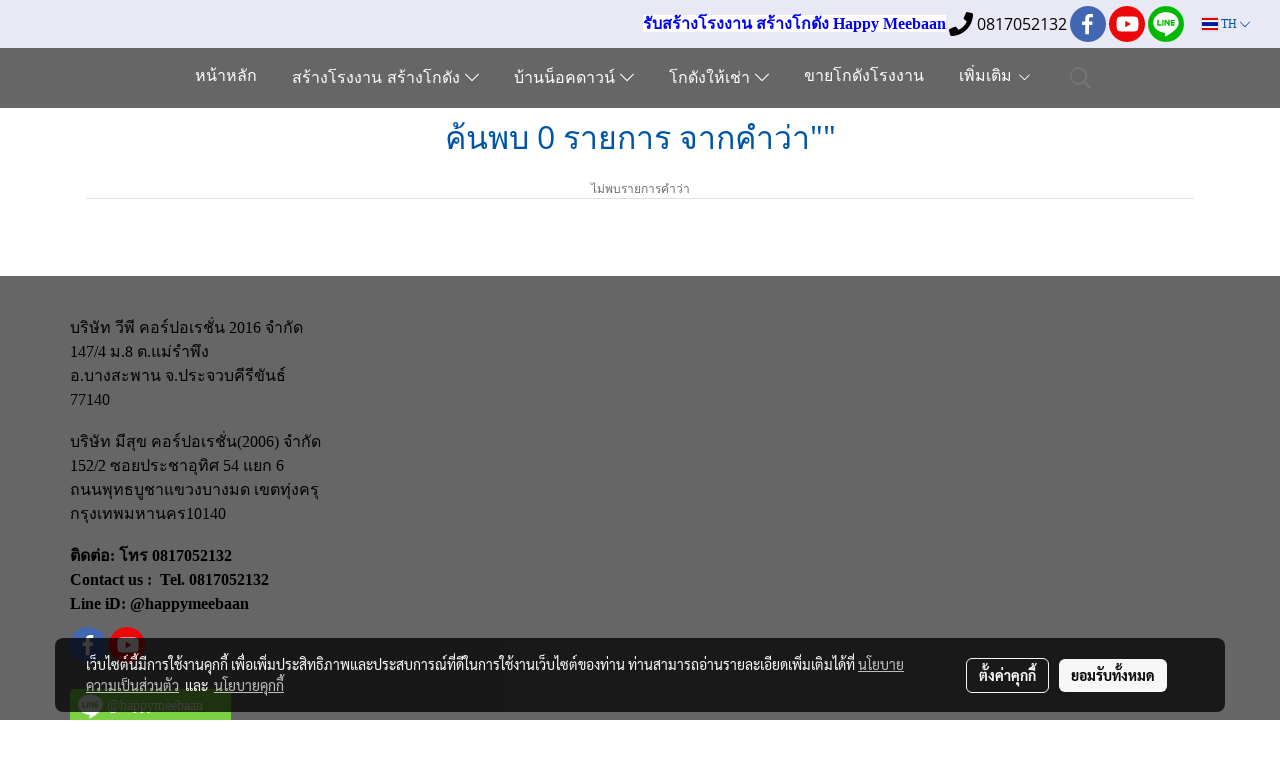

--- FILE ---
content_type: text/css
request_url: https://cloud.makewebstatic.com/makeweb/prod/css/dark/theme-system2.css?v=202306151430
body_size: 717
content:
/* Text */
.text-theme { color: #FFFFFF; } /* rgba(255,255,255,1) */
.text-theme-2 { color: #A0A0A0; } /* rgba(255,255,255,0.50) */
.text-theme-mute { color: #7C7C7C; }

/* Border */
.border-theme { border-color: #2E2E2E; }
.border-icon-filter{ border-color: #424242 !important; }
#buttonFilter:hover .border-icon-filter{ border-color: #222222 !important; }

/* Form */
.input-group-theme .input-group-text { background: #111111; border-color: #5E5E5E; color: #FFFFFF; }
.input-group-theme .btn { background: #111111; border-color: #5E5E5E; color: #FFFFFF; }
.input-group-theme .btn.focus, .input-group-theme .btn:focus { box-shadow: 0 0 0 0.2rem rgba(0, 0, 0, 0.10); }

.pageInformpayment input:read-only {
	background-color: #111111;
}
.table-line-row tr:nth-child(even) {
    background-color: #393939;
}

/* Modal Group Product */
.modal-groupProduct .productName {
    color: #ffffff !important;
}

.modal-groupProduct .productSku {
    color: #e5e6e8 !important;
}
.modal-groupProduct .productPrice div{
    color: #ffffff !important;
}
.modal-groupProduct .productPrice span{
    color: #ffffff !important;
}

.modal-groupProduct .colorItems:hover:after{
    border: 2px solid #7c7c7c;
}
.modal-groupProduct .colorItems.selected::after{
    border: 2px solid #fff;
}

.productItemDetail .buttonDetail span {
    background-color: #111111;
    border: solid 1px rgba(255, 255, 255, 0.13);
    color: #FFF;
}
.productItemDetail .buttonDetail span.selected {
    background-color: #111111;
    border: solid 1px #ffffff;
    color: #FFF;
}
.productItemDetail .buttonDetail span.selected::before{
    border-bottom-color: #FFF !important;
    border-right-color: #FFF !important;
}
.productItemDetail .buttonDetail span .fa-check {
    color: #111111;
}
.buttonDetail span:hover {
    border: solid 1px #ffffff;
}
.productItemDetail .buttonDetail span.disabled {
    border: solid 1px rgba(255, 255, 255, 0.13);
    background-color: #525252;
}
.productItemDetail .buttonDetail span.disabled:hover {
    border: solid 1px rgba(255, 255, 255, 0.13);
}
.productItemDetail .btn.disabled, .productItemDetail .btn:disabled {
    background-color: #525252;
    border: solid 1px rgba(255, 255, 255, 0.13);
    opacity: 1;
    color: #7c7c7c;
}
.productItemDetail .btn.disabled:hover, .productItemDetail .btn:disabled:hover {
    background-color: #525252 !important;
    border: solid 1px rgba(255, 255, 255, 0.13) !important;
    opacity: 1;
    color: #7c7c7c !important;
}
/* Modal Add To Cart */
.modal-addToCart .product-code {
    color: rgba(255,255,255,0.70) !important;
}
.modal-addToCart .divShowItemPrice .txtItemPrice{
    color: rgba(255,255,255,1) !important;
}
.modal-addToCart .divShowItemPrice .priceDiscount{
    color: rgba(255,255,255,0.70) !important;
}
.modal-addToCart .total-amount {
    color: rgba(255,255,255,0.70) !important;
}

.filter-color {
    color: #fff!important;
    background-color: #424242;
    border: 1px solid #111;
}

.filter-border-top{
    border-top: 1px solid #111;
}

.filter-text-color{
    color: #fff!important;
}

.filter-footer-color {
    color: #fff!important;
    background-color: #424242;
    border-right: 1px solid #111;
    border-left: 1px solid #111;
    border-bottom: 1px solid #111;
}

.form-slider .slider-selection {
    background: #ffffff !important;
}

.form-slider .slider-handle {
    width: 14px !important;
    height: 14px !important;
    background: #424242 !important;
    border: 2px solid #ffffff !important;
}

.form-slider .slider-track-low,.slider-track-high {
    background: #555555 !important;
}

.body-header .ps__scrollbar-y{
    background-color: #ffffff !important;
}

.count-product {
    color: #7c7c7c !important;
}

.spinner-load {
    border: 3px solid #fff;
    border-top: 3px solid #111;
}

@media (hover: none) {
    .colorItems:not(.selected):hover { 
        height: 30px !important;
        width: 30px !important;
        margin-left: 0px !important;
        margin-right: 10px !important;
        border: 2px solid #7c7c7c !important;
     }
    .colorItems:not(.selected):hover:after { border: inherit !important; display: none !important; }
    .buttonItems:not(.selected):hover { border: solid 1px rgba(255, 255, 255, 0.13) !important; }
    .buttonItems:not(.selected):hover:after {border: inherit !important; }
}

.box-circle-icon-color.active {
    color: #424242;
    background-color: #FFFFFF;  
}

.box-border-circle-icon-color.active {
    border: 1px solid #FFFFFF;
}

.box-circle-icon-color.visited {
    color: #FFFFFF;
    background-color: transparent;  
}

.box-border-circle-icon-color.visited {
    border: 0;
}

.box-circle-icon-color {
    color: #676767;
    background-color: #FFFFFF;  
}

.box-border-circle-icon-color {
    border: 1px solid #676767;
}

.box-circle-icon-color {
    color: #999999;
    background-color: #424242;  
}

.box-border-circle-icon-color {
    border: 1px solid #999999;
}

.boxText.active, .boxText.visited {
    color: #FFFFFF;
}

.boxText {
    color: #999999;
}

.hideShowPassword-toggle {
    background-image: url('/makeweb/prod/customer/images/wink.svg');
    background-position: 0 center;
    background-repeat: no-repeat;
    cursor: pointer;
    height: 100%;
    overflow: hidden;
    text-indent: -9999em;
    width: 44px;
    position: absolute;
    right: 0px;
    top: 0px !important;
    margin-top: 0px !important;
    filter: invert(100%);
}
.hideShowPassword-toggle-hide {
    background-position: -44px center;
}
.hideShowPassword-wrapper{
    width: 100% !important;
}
☆ ☆ ☆
▶ _What is being asked_
Copy every line of the records exactly as it is written, but not the pictures.

▶ _Written response_
--- FILE ---
content_type: text/css
request_url: https://cloud.makewebstatic.com/makeweb/prod/css/dark/theme-system2.css?v=202306151430
body_size: 717
content:
/* Text */
.text-theme { color: #FFFFFF; } /* rgba(255,255,255,1) */
.text-theme-2 { color: #A0A0A0; } /* rgba(255,255,255,0.50) */
.text-theme-mute { color: #7C7C7C; }

/* Border */
.border-theme { border-color: #2E2E2E; }
.border-icon-filter{ border-color: #424242 !important; }
#buttonFilter:hover .border-icon-filter{ border-color: #222222 !important; }

/* Form */
.input-group-theme .input-group-text { background: #111111; border-color: #5E5E5E; color: #FFFFFF; }
.input-group-theme .btn { background: #111111; border-color: #5E5E5E; color: #FFFFFF; }
.input-group-theme .btn.focus, .input-group-theme .btn:focus { box-shadow: 0 0 0 0.2rem rgba(0, 0, 0, 0.10); }

.pageInformpayment input:read-only {
	background-color: #111111;
}
.table-line-row tr:nth-child(even) {
    background-color: #393939;
}

/* Modal Group Product */
.modal-groupProduct .productName {
    color: #ffffff !important;
}

.modal-groupProduct .productSku {
    color: #e5e6e8 !important;
}
.modal-groupProduct .productPrice div{
    color: #ffffff !important;
}
.modal-groupProduct .productPrice span{
    color: #ffffff !important;
}

.modal-groupProduct .colorItems:hover:after{
    border: 2px solid #7c7c7c;
}
.modal-groupProduct .colorItems.selected::after{
    border: 2px solid #fff;
}

.productItemDetail .buttonDetail span {
    background-color: #111111;
    border: solid 1px rgba(255, 255, 255, 0.13);
    color: #FFF;
}
.productItemDetail .buttonDetail span.selected {
    background-color: #111111;
    border: solid 1px #ffffff;
    color: #FFF;
}
.productItemDetail .buttonDetail span.selected::before{
    border-bottom-color: #FFF !important;
    border-right-color: #FFF !important;
}
.productItemDetail .buttonDetail span .fa-check {
    color: #111111;
}
.buttonDetail span:hover {
    border: solid 1px #ffffff;
}
.productItemDetail .buttonDetail span.disabled {
    border: solid 1px rgba(255, 255, 255, 0.13);
    background-color: #525252;
}
.productItemDetail .buttonDetail span.disabled:hover {
    border: solid 1px rgba(255, 255, 255, 0.13);
}
.productItemDetail .btn.disabled, .productItemDetail .btn:disabled {
    background-color: #525252;
    border: solid 1px rgba(255, 255, 255, 0.13);
    opacity: 1;
    color: #7c7c7c;
}
.productItemDetail .btn.disabled:hover, .productItemDetail .btn:disabled:hover {
    background-color: #525252 !important;
    border: solid 1px rgba(255, 255, 255, 0.13) !important;
    opacity: 1;
    color: #7c7c7c !important;
}
/* Modal Add To Cart */
.modal-addToCart .product-code {
    color: rgba(255,255,255,0.70) !important;
}
.modal-addToCart .divShowItemPrice .txtItemPrice{
    color: rgba(255,255,255,1) !important;
}
.modal-addToCart .divShowItemPrice .priceDiscount{
    color: rgba(255,255,255,0.70) !important;
}
.modal-addToCart .total-amount {
    color: rgba(255,255,255,0.70) !important;
}

.filter-color {
    color: #fff!important;
    background-color: #424242;
    border: 1px solid #111;
}

.filter-border-top{
    border-top: 1px solid #111;
}

.filter-text-color{
    color: #fff!important;
}

.filter-footer-color {
    color: #fff!important;
    background-color: #424242;
    border-right: 1px solid #111;
    border-left: 1px solid #111;
    border-bottom: 1px solid #111;
}

.form-slider .slider-selection {
    background: #ffffff !important;
}

.form-slider .slider-handle {
    width: 14px !important;
    height: 14px !important;
    background: #424242 !important;
    border: 2px solid #ffffff !important;
}

.form-slider .slider-track-low,.slider-track-high {
    background: #555555 !important;
}

.body-header .ps__scrollbar-y{
    background-color: #ffffff !important;
}

.count-product {
    color: #7c7c7c !important;
}

.spinner-load {
    border: 3px solid #fff;
    border-top: 3px solid #111;
}

@media (hover: none) {
    .colorItems:not(.selected):hover { 
        height: 30px !important;
        width: 30px !important;
        margin-left: 0px !important;
        margin-right: 10px !important;
        border: 2px solid #7c7c7c !important;
     }
    .colorItems:not(.selected):hover:after { border: inherit !important; display: none !important; }
    .buttonItems:not(.selected):hover { border: solid 1px rgba(255, 255, 255, 0.13) !important; }
    .buttonItems:not(.selected):hover:after {border: inherit !important; }
}

.box-circle-icon-color.active {
    color: #424242;
    background-color: #FFFFFF;  
}

.box-border-circle-icon-color.active {
    border: 1px solid #FFFFFF;
}

.box-circle-icon-color.visited {
    color: #FFFFFF;
    background-color: transparent;  
}

.box-border-circle-icon-color.visited {
    border: 0;
}

.box-circle-icon-color {
    color: #676767;
    background-color: #FFFFFF;  
}

.box-border-circle-icon-color {
    border: 1px solid #676767;
}

.box-circle-icon-color {
    color: #999999;
    background-color: #424242;  
}

.box-border-circle-icon-color {
    border: 1px solid #999999;
}

.boxText.active, .boxText.visited {
    color: #FFFFFF;
}

.boxText {
    color: #999999;
}

.hideShowPassword-toggle {
    background-image: url('/makeweb/prod/customer/images/wink.svg');
    background-position: 0 center;
    background-repeat: no-repeat;
    cursor: pointer;
    height: 100%;
    overflow: hidden;
    text-indent: -9999em;
    width: 44px;
    position: absolute;
    right: 0px;
    top: 0px !important;
    margin-top: 0px !important;
    filter: invert(100%);
}
.hideShowPassword-toggle-hide {
    background-position: -44px center;
}
.hideShowPassword-wrapper{
    width: 100% !important;
}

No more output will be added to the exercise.